Required task A => Quote everything in the handbells post from "But handbells were" down to "golem. . . .".
Required task B =>
Answer these questions from the handbells post:
(i) Where are the new handbell ringers from?
(ii) Who put the electric fire up on a shelf?
(iii) Which ringer is back at university?

Passage =>
[Begin]
Handbells, and further bulletins on comparative ickiness

 

Niall and I went haring across the landscape this evening*, looking for Curlyewe.  Our new lot of handbell ringers are from Curlyewe and last time they came to New Arcadia Niall suggested, despite my frantic gestures,** we come to them next time.  ARRRRGH.  I do not commute.  Commuting is something other people do.***

            Niall picked me up tonight, so all I had to do was hold onto my seat.†  But Curlyewe is in the same section of enchanted landscape that Tir nan Og†† is, which is to say that you can’t get there from here, and even if you could, you’d miss it in the fairy mist.  Maps lie, and signposts move around.  Possibly Niall had in mind outrunning the magic.

            I guess it worked, since we got there.  Eventually.  I had been even less enthusiastic about our expedition when I found out they were expecting us to ring at the church.  Doesn’t someone have a sitting-room we could use?  A nice warm sitting-room with mod cons like an electric kettle and a loo?  Whimper.  So I was wearing six extra layers and fingerless gloves††† and a good thing too.  Although there was both a loo and a kitchen with an electric kettle . . . there was even an electric fire, which Enoch put up on a shelf and angled down at us as we sat in our little circle . . . and I was still freezing to death.

            But handbells were rung.  Farrell is back at university, but Oliver is beginning to ring little touches of bob minor;  Enoch is beginning to get through plain courses of bob minor;  and Olga . . . needs more self-confidence, and an iPhone with Mobel on it.  She is bringing back horrible memories of Niall and Esme trying to teach me. . . .

            But the main thing is, the three of them really aren’t ready to cope alone, and neither Niall nor I have a regular free evening left.  I don’t know what we do now.  Pity we can’t use a little of that fairy magic and call up a handbell-ringing golem. . . . 

* * *

* At an extreme rate of speed.  Frell it, honeybun, I want to live to my sixtieth birthday.   

** You could see him thinking, poor thing, she has cramp

*** Yes, I’m a cow.^  But it’s a little like judging a book by its cover.  There are too many books.  If I really, really hate the cover well, great, there’s one I don’t have to buy.  DISCARD.  YAAAY.  There are too many interesting things to do and see and get involved in.  If they take more than twenty minutes to get to, great, there are closer ones.  DISCARD.  YAAAY.
[End]
Data provided =>
[Begin]
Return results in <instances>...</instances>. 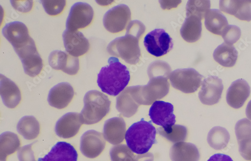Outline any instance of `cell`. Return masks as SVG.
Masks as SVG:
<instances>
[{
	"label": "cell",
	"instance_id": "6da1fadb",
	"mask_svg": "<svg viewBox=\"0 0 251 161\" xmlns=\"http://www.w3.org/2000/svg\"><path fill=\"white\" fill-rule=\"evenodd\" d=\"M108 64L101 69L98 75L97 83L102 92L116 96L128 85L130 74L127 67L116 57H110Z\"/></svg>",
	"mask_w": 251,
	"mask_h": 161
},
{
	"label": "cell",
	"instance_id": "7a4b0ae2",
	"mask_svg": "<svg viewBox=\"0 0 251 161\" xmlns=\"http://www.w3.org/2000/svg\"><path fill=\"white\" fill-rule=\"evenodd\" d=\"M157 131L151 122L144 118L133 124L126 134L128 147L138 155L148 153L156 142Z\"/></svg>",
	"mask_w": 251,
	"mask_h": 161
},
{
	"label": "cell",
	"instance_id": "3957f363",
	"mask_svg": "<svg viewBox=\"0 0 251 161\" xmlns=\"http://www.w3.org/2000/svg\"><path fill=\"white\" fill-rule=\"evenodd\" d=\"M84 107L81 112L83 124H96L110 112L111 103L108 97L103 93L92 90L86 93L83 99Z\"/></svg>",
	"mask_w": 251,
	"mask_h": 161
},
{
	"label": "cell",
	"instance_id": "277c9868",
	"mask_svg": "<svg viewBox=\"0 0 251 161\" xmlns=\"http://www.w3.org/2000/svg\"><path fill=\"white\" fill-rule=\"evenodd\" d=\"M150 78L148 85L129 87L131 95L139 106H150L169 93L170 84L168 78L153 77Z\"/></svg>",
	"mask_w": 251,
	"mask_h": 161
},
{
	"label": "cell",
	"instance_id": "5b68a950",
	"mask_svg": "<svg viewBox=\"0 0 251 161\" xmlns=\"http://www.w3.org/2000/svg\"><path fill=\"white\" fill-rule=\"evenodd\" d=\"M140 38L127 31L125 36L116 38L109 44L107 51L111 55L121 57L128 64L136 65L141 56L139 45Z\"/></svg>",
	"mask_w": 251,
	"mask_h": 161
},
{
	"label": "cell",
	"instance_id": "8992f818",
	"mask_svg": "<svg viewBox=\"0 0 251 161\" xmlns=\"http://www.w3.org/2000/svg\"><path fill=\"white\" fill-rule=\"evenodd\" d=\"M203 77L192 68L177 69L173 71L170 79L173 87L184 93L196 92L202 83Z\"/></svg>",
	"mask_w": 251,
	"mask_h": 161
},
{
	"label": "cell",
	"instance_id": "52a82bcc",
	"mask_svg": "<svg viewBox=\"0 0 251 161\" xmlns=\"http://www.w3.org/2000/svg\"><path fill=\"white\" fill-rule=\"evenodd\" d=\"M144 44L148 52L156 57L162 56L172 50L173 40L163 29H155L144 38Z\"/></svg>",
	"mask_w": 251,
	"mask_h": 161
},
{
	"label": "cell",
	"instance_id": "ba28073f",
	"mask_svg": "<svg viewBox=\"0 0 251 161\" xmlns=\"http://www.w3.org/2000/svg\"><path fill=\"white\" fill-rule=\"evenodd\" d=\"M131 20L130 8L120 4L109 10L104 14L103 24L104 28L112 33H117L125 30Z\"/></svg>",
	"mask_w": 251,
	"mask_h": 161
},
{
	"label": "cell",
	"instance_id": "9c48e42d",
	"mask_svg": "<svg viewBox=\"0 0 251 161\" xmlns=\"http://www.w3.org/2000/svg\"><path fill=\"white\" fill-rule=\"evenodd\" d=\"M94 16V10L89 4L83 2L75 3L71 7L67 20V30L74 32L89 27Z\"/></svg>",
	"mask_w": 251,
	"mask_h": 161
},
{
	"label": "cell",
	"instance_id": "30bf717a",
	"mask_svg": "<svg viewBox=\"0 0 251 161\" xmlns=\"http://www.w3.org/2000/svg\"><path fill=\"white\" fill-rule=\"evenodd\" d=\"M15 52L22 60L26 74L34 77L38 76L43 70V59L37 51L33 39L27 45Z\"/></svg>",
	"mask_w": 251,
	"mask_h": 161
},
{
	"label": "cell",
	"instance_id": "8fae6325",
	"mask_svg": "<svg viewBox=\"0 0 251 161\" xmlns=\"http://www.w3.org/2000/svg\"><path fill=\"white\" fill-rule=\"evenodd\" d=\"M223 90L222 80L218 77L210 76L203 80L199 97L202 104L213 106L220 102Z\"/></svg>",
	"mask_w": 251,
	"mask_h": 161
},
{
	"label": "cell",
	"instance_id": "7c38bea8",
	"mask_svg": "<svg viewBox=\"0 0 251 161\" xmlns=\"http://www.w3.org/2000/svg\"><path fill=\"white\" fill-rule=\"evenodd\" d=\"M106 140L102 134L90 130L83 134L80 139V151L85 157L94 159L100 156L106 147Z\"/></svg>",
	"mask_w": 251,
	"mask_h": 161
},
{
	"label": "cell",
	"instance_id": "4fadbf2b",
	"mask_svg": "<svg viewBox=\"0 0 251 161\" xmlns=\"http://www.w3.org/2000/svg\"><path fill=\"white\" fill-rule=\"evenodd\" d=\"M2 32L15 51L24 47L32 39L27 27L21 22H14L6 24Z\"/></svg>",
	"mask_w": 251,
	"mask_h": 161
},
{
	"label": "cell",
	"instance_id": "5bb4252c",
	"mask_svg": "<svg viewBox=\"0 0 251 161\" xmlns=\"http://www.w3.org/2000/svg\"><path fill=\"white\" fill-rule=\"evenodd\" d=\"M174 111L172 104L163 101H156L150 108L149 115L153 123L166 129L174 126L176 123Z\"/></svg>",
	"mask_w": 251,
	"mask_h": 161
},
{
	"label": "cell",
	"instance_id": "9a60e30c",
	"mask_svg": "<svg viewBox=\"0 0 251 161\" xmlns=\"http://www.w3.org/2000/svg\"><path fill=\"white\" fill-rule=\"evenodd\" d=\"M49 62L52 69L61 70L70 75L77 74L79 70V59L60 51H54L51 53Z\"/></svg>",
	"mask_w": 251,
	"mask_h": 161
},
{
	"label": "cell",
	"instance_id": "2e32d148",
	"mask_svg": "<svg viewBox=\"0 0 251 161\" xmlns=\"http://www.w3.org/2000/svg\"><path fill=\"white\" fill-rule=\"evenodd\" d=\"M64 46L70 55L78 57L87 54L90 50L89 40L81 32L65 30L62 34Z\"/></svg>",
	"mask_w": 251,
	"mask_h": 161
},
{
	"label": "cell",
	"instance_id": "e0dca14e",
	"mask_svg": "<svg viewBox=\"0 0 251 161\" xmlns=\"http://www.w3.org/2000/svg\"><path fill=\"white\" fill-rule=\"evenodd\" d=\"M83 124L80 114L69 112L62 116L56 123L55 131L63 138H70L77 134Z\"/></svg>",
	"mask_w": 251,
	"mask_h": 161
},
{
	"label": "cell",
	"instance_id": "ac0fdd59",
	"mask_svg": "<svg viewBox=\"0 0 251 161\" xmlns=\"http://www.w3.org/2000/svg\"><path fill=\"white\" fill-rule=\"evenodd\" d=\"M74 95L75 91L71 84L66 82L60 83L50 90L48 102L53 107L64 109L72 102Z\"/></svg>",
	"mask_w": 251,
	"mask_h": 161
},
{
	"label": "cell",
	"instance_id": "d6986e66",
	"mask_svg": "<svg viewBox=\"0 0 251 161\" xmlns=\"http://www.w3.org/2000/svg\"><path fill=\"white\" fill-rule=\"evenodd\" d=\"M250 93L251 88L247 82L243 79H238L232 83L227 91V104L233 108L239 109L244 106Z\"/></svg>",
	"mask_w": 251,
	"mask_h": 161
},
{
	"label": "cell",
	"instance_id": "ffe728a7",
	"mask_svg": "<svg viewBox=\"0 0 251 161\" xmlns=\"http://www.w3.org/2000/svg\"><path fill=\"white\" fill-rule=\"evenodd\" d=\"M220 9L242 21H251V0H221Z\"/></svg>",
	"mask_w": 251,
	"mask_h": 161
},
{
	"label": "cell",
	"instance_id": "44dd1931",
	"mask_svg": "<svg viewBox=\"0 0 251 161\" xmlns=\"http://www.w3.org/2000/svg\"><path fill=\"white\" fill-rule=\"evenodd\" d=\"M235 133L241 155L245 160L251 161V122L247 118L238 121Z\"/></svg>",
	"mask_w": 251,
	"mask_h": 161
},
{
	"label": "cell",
[End]
Output A =>
But handbells were rung.  Farrell is back at university, but Oliver is beginning to ring little touches of bob minor;  Enoch is beginning to get through plain courses of bob minor;  and Olga . . . needs more self-confidence, and an iPhone with Mobel on it.  She is bringing back horrible memories of Niall and Esme trying to teach me. . . .

            But the main thing is, the three of them really aren’t ready to cope alone, and neither Niall nor I have a regular free evening left.  I don’t know what we do now.  Pity we can’t use a little of that fairy magic and call up a handbell-ringing golem. . . .

Output B =>
(i) Curlyewe
(ii) Enoch
(iii) Farrell